NORTH PALM BEACH, Fla. — Theresa Buechl was enjoying a day at the beach Wednesday with her three children and husband. But larger decisions loom on the horizon.
She had heard the news about Pfizer's COVID-19 vaccine and the 100% reported efficacy rate on children 12 and older.
"We don't know the repercussions, like, later on, the long-term effects of the vaccination and how it's going to affect children," she said.
Buechl herself is vaccinated.
"I took it because I am in the medical field and I felt like I had to, you know, working with people all the time," she said.
But as is the case for many parents, she has a laundry list of questions and concerns when it comes to vaccinating her children for COVID-19.
"I feel like it was a lot for me to consider, let alone my children," she said. "I worked at a children's hospital for 10 years. That's just how I feel about it."
Some parents think, just like everything else during this pandemic, there won't be agreement and the "mom-shaming" will continue.
"It's just like everything else," mother Melody Rodriguez said. "You get judged if you breast feed. You get judged if you didn't breast feed. You get judged if your kids slept in your bed. You get judged if they slept in their crib. You get judged on everything. So, for me, I just feel like, No. 1, I'm going to do what's right for my family based on the research I do, and the people doing the research know more than me."

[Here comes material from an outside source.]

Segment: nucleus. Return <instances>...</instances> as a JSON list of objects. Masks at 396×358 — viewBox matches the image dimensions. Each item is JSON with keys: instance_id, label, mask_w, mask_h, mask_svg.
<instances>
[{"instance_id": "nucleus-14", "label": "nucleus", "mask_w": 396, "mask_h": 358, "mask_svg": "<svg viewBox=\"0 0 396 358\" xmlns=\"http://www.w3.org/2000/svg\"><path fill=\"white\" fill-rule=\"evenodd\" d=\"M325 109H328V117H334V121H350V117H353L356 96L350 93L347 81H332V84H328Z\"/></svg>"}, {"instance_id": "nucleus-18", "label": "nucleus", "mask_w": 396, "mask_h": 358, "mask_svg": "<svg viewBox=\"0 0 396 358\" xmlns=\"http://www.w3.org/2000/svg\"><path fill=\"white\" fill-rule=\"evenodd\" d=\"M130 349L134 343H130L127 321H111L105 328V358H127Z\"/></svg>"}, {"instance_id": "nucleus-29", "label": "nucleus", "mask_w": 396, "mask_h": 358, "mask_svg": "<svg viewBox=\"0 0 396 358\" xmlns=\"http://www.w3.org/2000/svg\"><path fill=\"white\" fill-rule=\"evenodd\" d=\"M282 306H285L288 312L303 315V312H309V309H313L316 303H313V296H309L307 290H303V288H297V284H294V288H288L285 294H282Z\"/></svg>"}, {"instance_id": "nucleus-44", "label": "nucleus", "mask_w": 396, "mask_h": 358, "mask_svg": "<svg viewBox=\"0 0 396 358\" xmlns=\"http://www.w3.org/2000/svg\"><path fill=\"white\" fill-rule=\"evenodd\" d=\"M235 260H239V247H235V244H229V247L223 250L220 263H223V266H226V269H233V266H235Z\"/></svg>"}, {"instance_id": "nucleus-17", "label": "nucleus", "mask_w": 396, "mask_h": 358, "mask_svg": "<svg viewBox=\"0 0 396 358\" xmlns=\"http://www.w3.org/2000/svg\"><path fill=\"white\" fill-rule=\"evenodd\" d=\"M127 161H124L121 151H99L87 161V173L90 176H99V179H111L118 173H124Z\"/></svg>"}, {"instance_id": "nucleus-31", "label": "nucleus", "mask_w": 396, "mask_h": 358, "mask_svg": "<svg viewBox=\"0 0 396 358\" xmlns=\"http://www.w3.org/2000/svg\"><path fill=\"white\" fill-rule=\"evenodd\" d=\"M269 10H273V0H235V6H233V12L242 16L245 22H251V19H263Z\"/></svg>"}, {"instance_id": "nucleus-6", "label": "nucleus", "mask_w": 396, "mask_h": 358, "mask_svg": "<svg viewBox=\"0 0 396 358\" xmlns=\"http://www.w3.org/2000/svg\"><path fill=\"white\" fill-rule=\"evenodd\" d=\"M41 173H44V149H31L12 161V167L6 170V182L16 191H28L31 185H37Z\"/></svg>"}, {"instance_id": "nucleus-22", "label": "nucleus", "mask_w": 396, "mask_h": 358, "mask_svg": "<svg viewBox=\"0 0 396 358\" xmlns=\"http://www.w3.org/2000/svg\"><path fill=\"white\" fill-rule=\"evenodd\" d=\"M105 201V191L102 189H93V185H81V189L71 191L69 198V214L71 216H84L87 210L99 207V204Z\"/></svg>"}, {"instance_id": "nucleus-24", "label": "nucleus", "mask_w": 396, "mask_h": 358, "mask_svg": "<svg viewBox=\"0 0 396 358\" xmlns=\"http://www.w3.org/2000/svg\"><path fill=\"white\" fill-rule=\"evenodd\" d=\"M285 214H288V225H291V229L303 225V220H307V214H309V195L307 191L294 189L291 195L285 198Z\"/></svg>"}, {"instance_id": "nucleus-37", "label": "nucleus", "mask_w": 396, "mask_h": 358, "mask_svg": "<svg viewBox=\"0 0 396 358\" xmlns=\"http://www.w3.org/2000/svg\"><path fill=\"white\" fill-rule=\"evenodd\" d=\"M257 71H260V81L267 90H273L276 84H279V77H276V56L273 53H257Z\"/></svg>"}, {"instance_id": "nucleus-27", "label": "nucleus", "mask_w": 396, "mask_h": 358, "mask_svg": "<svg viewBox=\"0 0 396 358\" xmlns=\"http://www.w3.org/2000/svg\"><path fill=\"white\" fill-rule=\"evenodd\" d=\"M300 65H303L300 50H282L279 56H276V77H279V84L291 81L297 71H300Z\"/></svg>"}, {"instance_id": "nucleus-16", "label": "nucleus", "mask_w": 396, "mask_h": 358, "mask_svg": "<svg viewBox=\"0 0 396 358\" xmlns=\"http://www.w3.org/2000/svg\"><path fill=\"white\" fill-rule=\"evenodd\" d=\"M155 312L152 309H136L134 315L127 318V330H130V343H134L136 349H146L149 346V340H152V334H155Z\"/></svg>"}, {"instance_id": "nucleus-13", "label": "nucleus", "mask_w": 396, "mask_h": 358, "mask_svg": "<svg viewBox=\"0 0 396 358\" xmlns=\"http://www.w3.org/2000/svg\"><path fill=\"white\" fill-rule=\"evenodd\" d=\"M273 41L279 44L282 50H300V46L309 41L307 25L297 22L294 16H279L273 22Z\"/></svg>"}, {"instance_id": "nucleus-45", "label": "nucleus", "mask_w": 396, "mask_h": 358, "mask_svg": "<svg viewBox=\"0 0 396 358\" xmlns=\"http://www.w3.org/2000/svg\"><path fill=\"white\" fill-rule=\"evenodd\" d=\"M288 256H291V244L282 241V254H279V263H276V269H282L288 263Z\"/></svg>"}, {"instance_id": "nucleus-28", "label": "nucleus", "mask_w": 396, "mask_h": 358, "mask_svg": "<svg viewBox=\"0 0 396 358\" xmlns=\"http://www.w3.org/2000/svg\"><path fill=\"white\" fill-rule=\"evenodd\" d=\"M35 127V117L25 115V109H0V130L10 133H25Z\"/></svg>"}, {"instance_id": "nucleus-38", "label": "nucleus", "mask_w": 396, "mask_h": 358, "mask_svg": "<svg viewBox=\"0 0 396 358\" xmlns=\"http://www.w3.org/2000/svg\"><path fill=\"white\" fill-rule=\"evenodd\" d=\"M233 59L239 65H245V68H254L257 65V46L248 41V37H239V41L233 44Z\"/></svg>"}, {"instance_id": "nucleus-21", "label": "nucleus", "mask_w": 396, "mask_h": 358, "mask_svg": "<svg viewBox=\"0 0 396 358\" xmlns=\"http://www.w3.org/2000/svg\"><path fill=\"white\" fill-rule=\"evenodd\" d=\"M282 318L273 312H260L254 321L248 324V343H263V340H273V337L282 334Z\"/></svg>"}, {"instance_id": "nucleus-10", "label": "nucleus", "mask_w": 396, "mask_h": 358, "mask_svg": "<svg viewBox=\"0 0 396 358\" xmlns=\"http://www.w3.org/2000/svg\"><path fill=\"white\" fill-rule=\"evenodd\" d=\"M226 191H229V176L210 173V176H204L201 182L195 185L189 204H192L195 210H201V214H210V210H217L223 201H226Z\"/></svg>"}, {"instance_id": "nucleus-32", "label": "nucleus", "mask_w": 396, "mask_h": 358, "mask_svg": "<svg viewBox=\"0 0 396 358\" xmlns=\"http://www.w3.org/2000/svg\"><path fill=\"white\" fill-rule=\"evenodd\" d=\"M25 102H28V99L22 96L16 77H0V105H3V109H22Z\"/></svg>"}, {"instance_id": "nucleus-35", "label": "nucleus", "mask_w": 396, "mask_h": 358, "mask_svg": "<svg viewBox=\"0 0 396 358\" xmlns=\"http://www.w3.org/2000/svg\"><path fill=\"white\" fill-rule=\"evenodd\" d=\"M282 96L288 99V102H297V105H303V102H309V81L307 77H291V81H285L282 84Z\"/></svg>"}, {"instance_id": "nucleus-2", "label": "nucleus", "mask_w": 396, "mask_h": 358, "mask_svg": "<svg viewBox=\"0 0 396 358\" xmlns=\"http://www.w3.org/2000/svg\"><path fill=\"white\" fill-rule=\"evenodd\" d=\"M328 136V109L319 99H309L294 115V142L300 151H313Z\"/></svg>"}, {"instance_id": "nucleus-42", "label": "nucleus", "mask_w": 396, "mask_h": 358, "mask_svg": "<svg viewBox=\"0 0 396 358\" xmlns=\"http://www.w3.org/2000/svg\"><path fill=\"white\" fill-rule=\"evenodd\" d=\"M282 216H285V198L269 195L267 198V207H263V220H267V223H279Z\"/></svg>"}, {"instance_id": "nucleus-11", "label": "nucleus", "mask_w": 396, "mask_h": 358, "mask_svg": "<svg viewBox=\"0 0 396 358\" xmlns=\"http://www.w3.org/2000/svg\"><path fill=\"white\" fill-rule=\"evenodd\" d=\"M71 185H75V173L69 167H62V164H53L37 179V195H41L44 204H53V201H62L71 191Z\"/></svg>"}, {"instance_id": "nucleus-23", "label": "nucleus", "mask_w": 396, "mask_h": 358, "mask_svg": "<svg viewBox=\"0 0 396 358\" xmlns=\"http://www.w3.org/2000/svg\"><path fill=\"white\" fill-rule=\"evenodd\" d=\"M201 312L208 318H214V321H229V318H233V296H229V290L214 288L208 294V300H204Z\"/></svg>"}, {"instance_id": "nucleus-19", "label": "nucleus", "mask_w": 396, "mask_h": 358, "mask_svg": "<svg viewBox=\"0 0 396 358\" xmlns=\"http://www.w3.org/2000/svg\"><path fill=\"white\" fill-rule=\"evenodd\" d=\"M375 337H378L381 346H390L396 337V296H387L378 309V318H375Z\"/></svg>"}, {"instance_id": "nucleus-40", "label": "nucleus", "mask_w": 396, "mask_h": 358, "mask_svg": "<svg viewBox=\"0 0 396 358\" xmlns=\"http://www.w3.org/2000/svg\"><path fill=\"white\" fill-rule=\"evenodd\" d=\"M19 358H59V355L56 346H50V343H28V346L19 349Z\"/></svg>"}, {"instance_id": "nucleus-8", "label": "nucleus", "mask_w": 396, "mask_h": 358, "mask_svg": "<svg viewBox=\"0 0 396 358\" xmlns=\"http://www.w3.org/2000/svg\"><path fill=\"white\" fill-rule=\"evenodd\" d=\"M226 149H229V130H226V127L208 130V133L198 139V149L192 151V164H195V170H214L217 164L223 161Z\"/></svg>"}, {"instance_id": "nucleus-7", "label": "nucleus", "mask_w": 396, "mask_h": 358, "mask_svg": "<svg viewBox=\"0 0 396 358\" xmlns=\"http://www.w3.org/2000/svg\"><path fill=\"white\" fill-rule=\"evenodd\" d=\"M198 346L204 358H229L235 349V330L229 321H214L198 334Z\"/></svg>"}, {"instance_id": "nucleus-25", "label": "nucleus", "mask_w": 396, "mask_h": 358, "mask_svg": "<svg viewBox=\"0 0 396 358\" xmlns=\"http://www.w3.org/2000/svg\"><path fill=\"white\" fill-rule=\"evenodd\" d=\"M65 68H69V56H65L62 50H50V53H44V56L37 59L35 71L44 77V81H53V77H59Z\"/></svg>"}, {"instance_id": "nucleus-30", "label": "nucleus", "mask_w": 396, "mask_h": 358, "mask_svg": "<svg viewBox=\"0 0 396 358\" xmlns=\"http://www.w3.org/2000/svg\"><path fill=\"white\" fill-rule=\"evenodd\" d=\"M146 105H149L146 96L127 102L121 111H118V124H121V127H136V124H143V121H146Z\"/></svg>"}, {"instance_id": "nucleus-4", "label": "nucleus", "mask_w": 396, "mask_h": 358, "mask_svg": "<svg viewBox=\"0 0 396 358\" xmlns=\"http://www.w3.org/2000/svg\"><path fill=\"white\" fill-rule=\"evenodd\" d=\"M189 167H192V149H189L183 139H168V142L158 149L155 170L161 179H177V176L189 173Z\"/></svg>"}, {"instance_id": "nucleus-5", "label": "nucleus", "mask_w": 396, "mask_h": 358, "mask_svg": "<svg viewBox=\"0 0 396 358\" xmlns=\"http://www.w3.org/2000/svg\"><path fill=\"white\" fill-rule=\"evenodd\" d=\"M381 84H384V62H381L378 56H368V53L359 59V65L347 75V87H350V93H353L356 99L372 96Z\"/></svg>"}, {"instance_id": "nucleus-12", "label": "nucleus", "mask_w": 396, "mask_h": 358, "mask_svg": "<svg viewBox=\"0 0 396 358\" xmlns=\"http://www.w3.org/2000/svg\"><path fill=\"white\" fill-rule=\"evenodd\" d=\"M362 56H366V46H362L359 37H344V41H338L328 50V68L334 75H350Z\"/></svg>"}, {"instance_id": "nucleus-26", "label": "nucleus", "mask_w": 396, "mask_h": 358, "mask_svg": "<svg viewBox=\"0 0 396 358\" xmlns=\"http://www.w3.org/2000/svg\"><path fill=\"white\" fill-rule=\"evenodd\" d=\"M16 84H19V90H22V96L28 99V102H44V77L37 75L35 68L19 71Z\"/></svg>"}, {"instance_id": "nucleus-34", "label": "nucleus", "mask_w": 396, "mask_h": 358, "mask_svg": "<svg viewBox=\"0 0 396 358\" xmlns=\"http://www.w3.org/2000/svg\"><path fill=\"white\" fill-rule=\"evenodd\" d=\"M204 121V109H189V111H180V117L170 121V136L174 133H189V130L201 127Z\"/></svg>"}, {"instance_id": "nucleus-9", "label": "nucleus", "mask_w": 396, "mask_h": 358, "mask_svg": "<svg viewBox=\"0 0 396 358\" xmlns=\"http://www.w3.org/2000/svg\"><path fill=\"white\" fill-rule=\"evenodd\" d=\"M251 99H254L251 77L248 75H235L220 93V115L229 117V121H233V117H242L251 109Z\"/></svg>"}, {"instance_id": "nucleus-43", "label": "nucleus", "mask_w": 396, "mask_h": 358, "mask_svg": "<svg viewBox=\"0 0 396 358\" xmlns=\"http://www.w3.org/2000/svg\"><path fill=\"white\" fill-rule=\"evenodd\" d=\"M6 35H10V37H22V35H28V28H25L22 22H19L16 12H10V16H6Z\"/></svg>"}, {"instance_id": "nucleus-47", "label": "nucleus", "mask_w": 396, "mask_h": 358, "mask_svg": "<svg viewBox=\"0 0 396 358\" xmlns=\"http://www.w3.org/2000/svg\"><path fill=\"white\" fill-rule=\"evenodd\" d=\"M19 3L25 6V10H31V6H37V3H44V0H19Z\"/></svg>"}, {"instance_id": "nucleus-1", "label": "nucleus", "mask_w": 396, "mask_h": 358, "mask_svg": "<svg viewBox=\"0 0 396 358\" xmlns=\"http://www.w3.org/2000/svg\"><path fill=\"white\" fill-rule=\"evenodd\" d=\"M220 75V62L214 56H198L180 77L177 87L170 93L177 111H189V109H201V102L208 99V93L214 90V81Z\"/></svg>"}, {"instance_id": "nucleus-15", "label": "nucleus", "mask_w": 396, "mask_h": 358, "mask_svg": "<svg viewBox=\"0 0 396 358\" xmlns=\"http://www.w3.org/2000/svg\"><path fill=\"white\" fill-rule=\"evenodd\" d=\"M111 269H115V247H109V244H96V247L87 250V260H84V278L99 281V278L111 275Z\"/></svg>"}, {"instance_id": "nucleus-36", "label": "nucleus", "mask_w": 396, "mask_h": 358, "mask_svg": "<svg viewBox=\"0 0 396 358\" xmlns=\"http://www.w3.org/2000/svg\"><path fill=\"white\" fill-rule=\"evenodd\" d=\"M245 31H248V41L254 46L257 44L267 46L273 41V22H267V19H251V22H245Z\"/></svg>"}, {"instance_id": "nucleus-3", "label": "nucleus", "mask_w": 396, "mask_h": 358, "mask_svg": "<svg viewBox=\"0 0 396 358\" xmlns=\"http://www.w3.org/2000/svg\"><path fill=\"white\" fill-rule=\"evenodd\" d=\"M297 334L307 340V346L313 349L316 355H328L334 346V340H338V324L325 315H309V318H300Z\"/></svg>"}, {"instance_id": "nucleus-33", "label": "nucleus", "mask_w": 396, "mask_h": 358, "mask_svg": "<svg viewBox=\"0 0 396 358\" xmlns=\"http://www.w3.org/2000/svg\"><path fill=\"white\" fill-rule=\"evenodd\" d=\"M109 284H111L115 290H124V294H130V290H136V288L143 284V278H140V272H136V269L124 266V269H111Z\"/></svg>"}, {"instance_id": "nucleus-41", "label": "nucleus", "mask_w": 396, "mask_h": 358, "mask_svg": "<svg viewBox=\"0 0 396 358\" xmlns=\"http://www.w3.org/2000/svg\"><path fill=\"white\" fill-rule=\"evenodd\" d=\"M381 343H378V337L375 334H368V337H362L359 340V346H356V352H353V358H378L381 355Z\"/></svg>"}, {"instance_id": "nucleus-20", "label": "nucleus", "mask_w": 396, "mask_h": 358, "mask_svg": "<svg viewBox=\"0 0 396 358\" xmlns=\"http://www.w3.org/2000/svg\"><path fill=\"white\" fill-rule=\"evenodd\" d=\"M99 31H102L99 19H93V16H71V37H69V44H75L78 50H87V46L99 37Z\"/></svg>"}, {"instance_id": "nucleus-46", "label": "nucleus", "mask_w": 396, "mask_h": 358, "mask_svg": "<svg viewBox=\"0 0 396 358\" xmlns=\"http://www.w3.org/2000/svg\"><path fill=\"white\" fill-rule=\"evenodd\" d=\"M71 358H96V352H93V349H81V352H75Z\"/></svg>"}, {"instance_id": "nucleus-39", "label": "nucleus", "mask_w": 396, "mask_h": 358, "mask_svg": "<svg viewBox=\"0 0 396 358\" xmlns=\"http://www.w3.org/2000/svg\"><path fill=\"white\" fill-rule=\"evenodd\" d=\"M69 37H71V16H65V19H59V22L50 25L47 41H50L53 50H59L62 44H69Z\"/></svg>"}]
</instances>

Rodriguez has three kids and wants to know how effective the shot is on children and what effects they may experience.
"I'm just cautiously optimistic," she said. "I am registered to get my vaccine, but I don't feel like they have done enough studies on kids yet. I just would like to see more research before I sign my kids up."
Sarah Weinstein, a mother, is vaccinated herself and follows vaccine information closely.
"If these trials come out where, you know, all the scientific research and data says that, 'Hey, you know, kids are doing well with this and it's very effective' and the (Centers for Disease Control and Prevention) says, 'We recommend it,' then we will definitely want our girls to get it," she said.
Weinstein elaborated and went on to say she does have come concerns about side effects.
"I had a little bit of side effects after my first shot," Weinstein said. "Nothing too bad. Just really tired. Do children get the same side effects or do they feel nothing? That's definitely a big question for me, because I wouldn't want to put my kids through anything terrible."